*** Provided passage Section Begins ***
How to limit properties bound when using domain model as a command object

Question

This really powerful feature of grails

def save(MyDomain model) {
  model.save()
  render ''
}

will parse the request body or params, run MyDomain.get(id) , fill in the properties from the request body or params and save. That's a lot for this little bit of code.

How do I limit the properties to bind to model ? Say I have an accountBalance property that is read only and I don't want a malicious user to be able to change their account balance.

Also, I want to have multiple actions that save a different subset of properties of MyDomain ... say one action could be for a bank teller user that is making a deposit for the account holder. In this case the teller should be able to set accountBalance but not password .

I realize that an actual banking app wouldn't work like this, it's just an example.

I had other problems that led me to use command objects to bind data (see Grails fails to parse request when content type is specified during post ). Any solution would also have to address that post. I imagine if the solution uses command objects then it will work, but if command objects aren't in the solution, then the request body problem has to be addressed.
*** Provided passage Section Ends ***
*** Raw data Section Begins ***
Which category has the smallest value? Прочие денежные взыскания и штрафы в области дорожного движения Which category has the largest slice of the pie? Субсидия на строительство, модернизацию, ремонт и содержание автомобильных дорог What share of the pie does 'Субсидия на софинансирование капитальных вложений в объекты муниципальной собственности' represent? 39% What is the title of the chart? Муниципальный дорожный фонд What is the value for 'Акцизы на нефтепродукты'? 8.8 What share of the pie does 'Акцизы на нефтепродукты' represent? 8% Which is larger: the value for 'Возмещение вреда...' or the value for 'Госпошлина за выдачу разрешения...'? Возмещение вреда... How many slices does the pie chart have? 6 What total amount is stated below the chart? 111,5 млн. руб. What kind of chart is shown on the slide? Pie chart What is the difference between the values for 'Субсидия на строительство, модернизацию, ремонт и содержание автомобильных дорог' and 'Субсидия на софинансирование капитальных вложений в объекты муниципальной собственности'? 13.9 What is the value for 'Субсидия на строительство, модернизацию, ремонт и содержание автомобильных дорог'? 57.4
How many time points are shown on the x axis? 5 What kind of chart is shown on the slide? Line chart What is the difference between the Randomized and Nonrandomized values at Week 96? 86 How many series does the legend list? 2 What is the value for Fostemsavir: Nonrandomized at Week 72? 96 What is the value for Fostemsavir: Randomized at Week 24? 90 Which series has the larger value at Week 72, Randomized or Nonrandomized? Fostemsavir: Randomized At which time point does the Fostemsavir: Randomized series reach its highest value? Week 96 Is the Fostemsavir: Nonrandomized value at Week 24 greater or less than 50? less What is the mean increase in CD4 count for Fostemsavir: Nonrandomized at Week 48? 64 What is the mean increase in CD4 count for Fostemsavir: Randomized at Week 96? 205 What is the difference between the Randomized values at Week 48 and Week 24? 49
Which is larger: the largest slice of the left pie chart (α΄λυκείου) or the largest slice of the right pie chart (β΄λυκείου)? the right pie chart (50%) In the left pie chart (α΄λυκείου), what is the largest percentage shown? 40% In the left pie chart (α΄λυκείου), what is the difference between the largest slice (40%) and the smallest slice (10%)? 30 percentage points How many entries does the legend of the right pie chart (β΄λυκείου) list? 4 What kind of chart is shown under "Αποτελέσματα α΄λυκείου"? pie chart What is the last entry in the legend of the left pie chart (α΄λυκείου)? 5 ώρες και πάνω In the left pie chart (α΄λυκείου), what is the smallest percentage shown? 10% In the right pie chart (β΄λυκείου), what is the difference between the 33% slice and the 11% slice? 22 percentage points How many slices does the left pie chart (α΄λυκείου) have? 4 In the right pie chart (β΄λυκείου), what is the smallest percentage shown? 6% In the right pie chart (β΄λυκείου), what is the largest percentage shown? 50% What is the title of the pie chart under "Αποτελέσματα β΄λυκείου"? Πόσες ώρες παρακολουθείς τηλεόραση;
*** Raw data Section Ends ***
Exercise details
In the Grails data-binding question, why does the asker want to stop accountBalance from being bound in the save action? Answer in one to three sentences.

Task solution
The asker wants accountBalance to be read only. Binding fills in properties from the request body or params, so a malicious user could otherwise change their own account balance.